Historically, the payments team’s focus was to implement new features, currencies, and payment methods to make payments local in a global business. Our sphere has grown to include compliance (sales taxes, earnings taxes, licenses, and more) as well as reconciliation and financial accounting according to generally accepted accounting principles.
Currently, Airbnb’s payment and financial accounting system is a complex ecosystem that transacts in 191 countries, with 70+ currencies and 20+ processors. Not only has Airbnb’s transaction volume experienced exponential transaction growth every year, we have also rapidly increased features and products on our platform. Airbnb hopes to become a premier end-to-end travel service, not only helping people with accommodations but also trip experiences as well.
The challenge to maintain the existing financial accounting system to support new products as well as the increasing data volume has become a “mission impossible” sort of a task.

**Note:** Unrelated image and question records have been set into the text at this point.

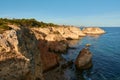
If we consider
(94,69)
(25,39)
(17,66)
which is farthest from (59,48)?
(17,66)

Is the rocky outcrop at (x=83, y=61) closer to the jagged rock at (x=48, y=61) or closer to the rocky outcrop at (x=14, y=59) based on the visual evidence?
the jagged rock at (x=48, y=61)

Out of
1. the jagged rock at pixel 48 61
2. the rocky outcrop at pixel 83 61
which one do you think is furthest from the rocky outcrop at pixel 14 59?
the rocky outcrop at pixel 83 61

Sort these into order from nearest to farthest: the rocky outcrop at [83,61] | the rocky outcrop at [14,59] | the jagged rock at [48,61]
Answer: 1. the rocky outcrop at [14,59]
2. the jagged rock at [48,61]
3. the rocky outcrop at [83,61]

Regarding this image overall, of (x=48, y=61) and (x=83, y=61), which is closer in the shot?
(x=48, y=61)

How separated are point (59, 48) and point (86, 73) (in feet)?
81.5

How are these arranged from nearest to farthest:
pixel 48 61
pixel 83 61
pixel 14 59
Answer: pixel 14 59 < pixel 48 61 < pixel 83 61

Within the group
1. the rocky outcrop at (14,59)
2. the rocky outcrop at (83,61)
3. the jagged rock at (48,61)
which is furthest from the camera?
the rocky outcrop at (83,61)

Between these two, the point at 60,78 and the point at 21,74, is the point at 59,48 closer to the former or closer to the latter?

Airbnb’s Finance Infrastructure engineering team is responsible for delivering accurate, reliable, and comprehensive business/financial data to our stakeholders. In this blog post, we’ll talk about how we manage to keep track of where all of our money is and how it moves in a scalable way in the face of exploding data size and complexity, as well as to support new Airbnb initiatives and payment products. We’ll share the workflow of our deprecated finance system, illustrate its challenges and issues and then describe the new system that we built to replace it.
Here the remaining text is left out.